Elle est un passeur privilégié entre l’Est et l’Ouest comme l’illustre son action diplomatique à l’égard de la Russie. Depuis Tilsit en 1807, jusqu’à l’alliance franco-russe de 1893, court une même volonté d’entente des deux pays partageant une même aspiration à la puissance avant d’incarner deux universalismes concurrents. La géographie et l’histoire s’imposent par-delà les soubresauts des idéologies. C’est en ce sens que le Général de Gaulle parlait plutôt des intérêts de la Russie que de ceux de l’Union Soviétique. Nulle posture, nul désir de jouer son avantage entre deux superpuissances dans la vision gaullienne mais une diplomatie enracinée dans le passé et la conviction d’une vocation qu’aucun autre pays n’était en mesure d’assumer.
Son rôle de passeur, la France l’exerce aussi entre le Nord et le Sud. Le temps du ressentiment, lié à la colonisation, a laissé place à un dialogue fécond. La France a conservé une influence particulière en Afrique subsaharienne, par exemple. Cette association de destins favorisée par les décolonisations pacifiques de 1958 à 1962, et la création de la Communauté française, va bien au-delà des liens avec les Etats. Elle féconde aussi un rapprochement des peuples. Dans le monde arabe, la France jouit, notamment depuis le changement de cap de la politique gaullienne à l’occasion de la guerre des Six Jours, d’une réelle audience, jamais démentie depuis.
Sa voix demeure nécessaire à l’équilibre des relations internationales. Elle porte une légitimité nourrie par l’expérience. A l’Assemblée générale de l’ONU, la France est capable de fédérer des choix, des décisions, des projets ralliant les pays du Sud. Trait d’union naturel, souvent porte-voix des plus démunis, elle ne peut s’enfermer dans la seule « famille occidentale » sans se renier. Pour nos partenaires, ce repli serait interprété comme une perte de substance et d’énergie, une moindre capacité à rapprocher les points de vue ou à transmettre des propositions.

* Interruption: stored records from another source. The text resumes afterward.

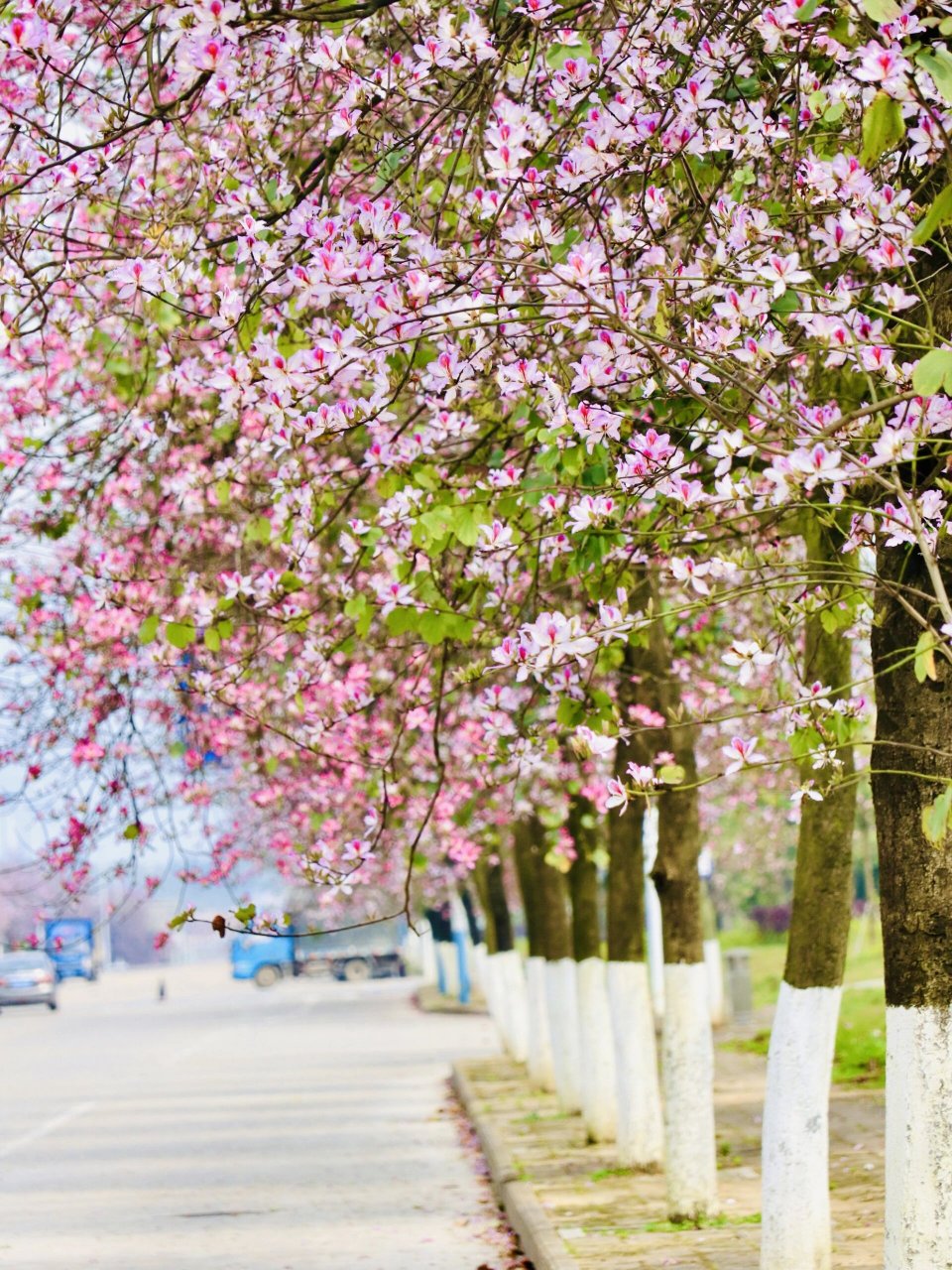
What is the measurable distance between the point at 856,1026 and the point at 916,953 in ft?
62.1

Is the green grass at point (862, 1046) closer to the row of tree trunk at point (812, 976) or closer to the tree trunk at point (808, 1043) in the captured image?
the row of tree trunk at point (812, 976)

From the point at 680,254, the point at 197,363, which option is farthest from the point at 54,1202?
the point at 680,254

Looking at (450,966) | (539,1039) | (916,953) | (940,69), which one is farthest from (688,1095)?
(450,966)

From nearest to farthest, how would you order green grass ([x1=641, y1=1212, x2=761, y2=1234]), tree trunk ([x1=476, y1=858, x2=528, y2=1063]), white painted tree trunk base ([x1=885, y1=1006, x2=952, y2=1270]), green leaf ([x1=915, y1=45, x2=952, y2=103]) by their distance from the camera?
green leaf ([x1=915, y1=45, x2=952, y2=103]), white painted tree trunk base ([x1=885, y1=1006, x2=952, y2=1270]), green grass ([x1=641, y1=1212, x2=761, y2=1234]), tree trunk ([x1=476, y1=858, x2=528, y2=1063])

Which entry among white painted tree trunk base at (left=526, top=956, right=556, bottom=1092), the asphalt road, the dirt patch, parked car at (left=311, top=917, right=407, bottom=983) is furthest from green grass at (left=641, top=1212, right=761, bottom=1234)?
parked car at (left=311, top=917, right=407, bottom=983)

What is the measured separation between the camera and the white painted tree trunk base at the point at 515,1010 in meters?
25.3

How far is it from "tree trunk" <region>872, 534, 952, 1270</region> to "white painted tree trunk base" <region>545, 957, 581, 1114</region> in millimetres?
11327

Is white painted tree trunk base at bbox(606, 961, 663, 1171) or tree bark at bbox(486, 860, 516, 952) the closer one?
white painted tree trunk base at bbox(606, 961, 663, 1171)

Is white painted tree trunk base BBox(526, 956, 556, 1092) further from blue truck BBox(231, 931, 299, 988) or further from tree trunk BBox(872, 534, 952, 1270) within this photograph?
blue truck BBox(231, 931, 299, 988)

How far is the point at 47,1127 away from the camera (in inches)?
780

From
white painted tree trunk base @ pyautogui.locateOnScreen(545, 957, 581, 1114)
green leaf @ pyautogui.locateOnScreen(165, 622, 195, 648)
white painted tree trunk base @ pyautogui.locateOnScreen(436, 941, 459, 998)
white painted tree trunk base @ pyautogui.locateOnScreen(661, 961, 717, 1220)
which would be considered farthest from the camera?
white painted tree trunk base @ pyautogui.locateOnScreen(436, 941, 459, 998)

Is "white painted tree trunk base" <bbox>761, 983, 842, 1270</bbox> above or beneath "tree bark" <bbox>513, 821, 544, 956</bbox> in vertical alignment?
beneath

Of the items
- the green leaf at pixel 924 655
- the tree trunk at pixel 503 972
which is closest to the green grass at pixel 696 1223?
the green leaf at pixel 924 655

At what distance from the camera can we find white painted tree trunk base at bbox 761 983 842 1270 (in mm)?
8617
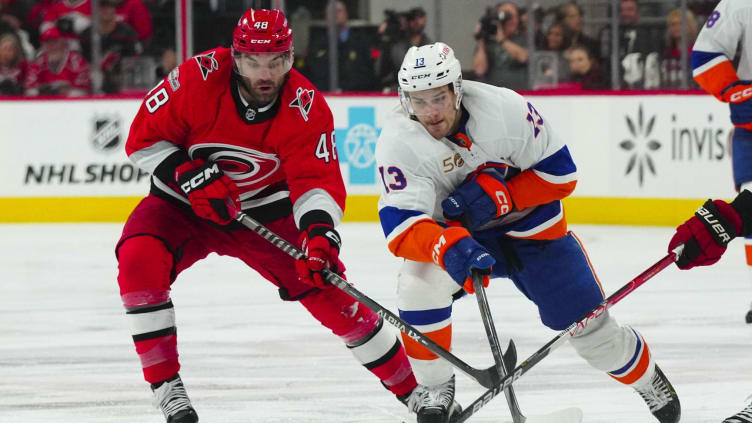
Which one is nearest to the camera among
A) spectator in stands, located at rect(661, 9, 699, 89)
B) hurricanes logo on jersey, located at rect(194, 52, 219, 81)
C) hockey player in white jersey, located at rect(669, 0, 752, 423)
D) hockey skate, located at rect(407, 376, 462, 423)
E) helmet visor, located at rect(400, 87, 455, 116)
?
helmet visor, located at rect(400, 87, 455, 116)

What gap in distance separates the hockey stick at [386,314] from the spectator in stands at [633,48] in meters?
4.62

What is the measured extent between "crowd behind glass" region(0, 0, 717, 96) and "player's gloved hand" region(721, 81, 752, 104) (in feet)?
9.72

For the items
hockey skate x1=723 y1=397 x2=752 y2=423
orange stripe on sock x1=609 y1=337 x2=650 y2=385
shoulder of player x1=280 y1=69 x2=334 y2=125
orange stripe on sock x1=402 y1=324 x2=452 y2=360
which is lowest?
hockey skate x1=723 y1=397 x2=752 y2=423

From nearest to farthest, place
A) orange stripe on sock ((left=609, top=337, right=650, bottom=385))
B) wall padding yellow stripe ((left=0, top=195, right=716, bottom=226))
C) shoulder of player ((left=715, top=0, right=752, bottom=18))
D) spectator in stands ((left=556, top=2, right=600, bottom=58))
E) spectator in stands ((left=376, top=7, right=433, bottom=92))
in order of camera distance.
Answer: orange stripe on sock ((left=609, top=337, right=650, bottom=385)) < shoulder of player ((left=715, top=0, right=752, bottom=18)) < wall padding yellow stripe ((left=0, top=195, right=716, bottom=226)) < spectator in stands ((left=556, top=2, right=600, bottom=58)) < spectator in stands ((left=376, top=7, right=433, bottom=92))

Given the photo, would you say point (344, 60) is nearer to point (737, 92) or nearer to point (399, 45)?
point (399, 45)

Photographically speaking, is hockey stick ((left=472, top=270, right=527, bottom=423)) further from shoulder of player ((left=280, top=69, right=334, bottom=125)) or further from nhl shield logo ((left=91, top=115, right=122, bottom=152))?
nhl shield logo ((left=91, top=115, right=122, bottom=152))

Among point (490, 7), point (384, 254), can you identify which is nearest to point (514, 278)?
point (384, 254)

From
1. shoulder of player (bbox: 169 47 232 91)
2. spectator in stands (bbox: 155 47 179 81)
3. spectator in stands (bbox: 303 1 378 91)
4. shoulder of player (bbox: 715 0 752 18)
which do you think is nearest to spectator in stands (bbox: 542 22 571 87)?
spectator in stands (bbox: 303 1 378 91)

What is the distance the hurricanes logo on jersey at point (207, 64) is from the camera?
10.5 ft

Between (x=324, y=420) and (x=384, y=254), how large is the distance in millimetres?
2969

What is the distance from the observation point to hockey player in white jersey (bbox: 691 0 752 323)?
4.28 meters

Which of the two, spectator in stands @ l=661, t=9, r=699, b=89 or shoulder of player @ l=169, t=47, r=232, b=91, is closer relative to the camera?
shoulder of player @ l=169, t=47, r=232, b=91

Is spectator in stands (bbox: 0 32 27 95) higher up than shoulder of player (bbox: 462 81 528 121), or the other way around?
shoulder of player (bbox: 462 81 528 121)

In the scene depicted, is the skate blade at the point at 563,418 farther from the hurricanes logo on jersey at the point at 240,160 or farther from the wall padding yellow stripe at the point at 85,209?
the wall padding yellow stripe at the point at 85,209
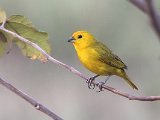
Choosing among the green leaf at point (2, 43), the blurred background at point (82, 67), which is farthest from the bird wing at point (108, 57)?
the blurred background at point (82, 67)

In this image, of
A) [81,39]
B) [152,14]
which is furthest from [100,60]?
[152,14]

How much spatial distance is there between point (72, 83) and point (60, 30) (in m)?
1.60

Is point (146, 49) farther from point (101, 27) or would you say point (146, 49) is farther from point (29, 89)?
point (29, 89)

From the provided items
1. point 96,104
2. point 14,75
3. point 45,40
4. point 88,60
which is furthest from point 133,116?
point 45,40

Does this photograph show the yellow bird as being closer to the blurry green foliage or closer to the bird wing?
the bird wing

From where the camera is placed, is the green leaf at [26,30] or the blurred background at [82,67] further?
the blurred background at [82,67]

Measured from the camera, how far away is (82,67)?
8.87 m

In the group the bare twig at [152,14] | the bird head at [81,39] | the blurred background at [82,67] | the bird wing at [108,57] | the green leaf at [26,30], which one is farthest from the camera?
the blurred background at [82,67]

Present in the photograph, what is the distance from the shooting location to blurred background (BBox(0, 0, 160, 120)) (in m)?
7.98

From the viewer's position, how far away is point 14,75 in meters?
9.59

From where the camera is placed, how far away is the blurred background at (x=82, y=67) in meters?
7.98

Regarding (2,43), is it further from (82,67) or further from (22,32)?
(82,67)

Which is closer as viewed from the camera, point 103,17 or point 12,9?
point 12,9

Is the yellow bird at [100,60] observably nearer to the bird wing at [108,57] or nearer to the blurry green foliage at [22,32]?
the bird wing at [108,57]
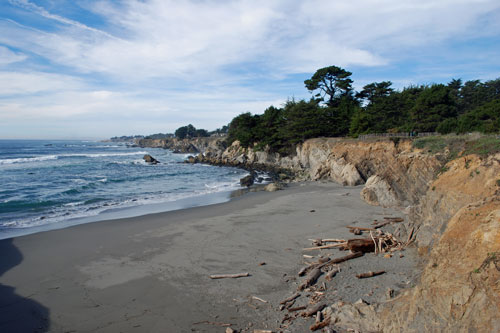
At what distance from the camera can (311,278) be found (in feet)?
28.3

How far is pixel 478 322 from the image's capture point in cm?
422

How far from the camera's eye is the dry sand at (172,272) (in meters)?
7.50

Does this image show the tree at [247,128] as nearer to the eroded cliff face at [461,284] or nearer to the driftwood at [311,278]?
the driftwood at [311,278]

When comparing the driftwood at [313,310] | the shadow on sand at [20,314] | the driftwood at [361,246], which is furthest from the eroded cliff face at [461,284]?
the shadow on sand at [20,314]

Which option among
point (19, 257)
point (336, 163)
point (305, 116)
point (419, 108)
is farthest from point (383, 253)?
point (305, 116)

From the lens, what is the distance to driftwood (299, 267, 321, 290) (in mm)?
8367

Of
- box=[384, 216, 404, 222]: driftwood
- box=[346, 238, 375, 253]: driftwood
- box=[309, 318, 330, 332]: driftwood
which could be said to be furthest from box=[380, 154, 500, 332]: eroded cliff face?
box=[384, 216, 404, 222]: driftwood

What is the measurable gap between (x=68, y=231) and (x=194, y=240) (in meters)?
7.28

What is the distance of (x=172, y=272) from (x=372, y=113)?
117 ft

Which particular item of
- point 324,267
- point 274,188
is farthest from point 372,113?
point 324,267

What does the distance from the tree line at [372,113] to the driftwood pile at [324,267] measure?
17.3 m

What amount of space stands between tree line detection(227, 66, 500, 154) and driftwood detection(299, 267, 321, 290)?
21.1 metres

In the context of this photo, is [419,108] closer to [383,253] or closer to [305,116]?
[305,116]

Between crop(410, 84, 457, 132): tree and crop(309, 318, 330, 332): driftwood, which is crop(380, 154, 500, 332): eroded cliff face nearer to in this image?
crop(309, 318, 330, 332): driftwood
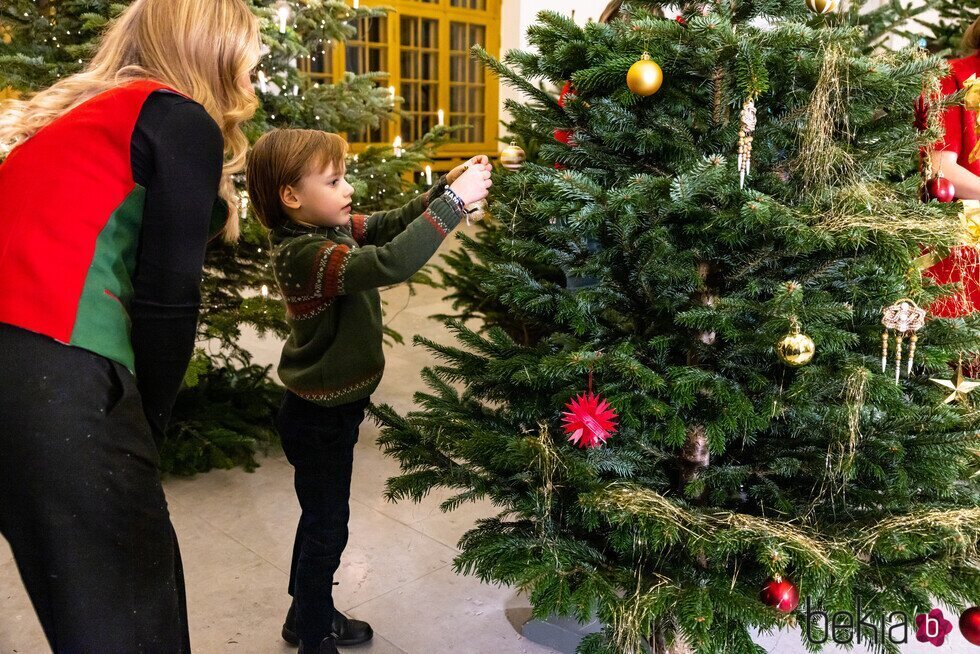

Incarner des valeurs sans pour autant donner des leçons au monde auxquelles elle ne s’astreindrait pas elle-même – reproche souvent entendu et parfois justifié – est un défi permanent. Rester soi-même consiste non pas à se réfugier dans une tour d’ivoire d’où seraient fulminés des messages planétaires, mais coopérer sans cesse avec les autres peuples, accompagner leurs efforts vers plus de démocratie. La longue route de l’avènement de l’état de droit est pénible et semée d’embûches. La voix de la France doit plaider pour une démocratisation réaliste, c’est-à-dire réelle, mais progressive. Est-ce une faiblesse coupable que de mesurer et d’encourager les progrès plutôt que de censurer de haut les défaillances d’un pays? La Chine n’est pas une démocratie. Si elle ne le devient pas tout de suite, le sera-t-elle jamais?
Prenons le problème dans l’autre sens. Que se passe-t-il lorsque la France renonce à son indépendance pour fondre son identité dans un camp ou dans un bloc? Regardons la IVè République: jamais la France n’a fait aussi nettement le choix de l’alignement qu’après 1947, pendant la décennie où gaullistes et communistes étaient dans l’opposition. Prise dans la nasse d’une décolonisation qu’elle n’assume pas et d’une guerre froide qui la dépasse, la France a durablement perdu prise. Son influence dans le monde s’est effacée et sa cohésion s’est affaiblie. Menacée par les uns, méprisée par les autres, elle a dans le même temps cessé de s’aimer. L’indépendance reste bien pour la France à la fois un facteur d’équilibre et un principe d’action.